Cheguei à entrada do parque, continuei até à trilha que entra na eclusa, meu lugar preferido, cercado por fantasmas, sim fantasmas, não digo espíritos, pode até ter, mas os fantasmas a que me refiro são às lembranças. Não existem fantasmas mais assustadores que lembranças.
Nunca me imaginei aqui sozinha, na verdade não estou sozinha, estou com os fantasmas. Ah! Meus fantasmas, meus queridos fantasmas. Ainda bem que não me acompanham, mas talvez deva convidá-los a vir comigo, vou achar um lugar para eles dentro de mim, sim, dentro de mim. Os quero comigo, vou aprisioná-los em mim, assim nunca mais me sentirei sozinha, isso mesmo.
Um a um eles vão entrando, são tantos, vou me encher deles. Pode parecer ruim, mas para mim é bom, eles me farão companhia, serei cheia de lembranças. Estou farta! Completamente preenchida por lembranças, lembranças de uma vida infeliz, e porque às quero comigo se são de uma vida infeliz? Às quero porque dentre tantas lembranças tristes, eu encontrei um grande tesouro, minha força, elas me fizeram forte.
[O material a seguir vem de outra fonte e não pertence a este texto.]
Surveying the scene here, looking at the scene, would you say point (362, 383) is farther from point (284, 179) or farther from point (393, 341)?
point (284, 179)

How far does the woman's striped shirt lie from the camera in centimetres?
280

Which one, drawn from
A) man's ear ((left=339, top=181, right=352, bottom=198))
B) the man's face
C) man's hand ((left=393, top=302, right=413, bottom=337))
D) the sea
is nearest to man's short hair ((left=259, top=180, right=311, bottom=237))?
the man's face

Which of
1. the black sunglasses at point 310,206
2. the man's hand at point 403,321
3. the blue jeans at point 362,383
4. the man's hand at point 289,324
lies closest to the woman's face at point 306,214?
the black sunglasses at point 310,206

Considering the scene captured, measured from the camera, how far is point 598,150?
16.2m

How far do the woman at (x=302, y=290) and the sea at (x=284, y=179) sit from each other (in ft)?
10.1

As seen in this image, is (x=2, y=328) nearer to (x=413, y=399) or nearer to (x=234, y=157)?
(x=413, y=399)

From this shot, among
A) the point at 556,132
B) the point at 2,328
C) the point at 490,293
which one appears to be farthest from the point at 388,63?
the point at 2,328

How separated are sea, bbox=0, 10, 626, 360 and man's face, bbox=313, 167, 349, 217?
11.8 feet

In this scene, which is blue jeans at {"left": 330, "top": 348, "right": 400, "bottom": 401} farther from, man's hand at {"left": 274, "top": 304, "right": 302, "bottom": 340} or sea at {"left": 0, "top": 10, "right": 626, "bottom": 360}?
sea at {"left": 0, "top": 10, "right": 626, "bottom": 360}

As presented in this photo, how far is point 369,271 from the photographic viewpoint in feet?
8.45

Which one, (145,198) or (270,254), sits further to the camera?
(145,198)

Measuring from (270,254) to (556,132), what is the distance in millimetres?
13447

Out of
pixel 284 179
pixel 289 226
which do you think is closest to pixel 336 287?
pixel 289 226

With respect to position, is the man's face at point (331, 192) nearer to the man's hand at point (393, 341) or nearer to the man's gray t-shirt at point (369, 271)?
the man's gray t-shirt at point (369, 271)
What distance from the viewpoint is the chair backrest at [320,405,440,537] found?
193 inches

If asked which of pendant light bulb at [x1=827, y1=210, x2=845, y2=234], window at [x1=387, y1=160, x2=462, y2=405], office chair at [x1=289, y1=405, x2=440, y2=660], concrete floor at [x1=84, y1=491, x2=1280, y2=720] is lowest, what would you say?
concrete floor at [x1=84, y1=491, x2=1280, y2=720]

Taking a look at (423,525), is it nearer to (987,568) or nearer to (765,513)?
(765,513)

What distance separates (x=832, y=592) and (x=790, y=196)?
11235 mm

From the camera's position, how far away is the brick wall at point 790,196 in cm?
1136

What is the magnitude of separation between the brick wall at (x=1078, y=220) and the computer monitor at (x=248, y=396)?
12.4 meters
Uma vida inteira cheia de medos, e estou tão perto de me livrar de todos eles, não preciso mais que eles me façam companhia, não gostava da companhia deles, não gostava de ficar sozinha com eles, mas agora tenho meus fantasmas, meus queridos fantasmas. Recostei à cabeça na grama e fiquei admirando às estrelas. Está uma noite bem estrelada, e à lua brilha forte ao norte de onde estou. É noite de lua cheia, que maravilha!
Algo começa a percorrer meu corpo, ó céus, é bom. Deixo-me percorrer por completa, e vagamente me dou conta de que estou flutuando. Imersa entre medos e lembranças. Meus medos estão me deixando, lentamente, estão indo, minhas lembranças me cercam me mantendo flutuando... Enfim foram todos. Estou livre!
Sou surpreendida por um grito, fiquei imóvel, mas não de medo, não poderia ser, meus medos me deixaram. Quando caio em mim estou deitada na grama, ainda imóvel, olhando fixa para o céu estrelado. Não consigo entender, não posso estar com medo, eu vi eles me deixarem.
De repente, escuto outro grito, uma voz contínua, um uivo para a lua. Imediatamente sento, coloco minha cabeça entre minhas pernas e abraço meus joelhos, numa tentativa inútil de abafar o som, mas ele perdurou por muito tempo. Fui me acostumando, já não era mais assustador, não queria mais abafar o som, mas me juntar a ele, senti vontade de gritar junto, mas não de medo, de libertação.
Gritei!!! O mais alto que pude, e nossas vozes se entrelaçaram na escuridão da noite... Enfim estou liberta. Liberta pelos meus fantasmas, meus queridos fantasmas...!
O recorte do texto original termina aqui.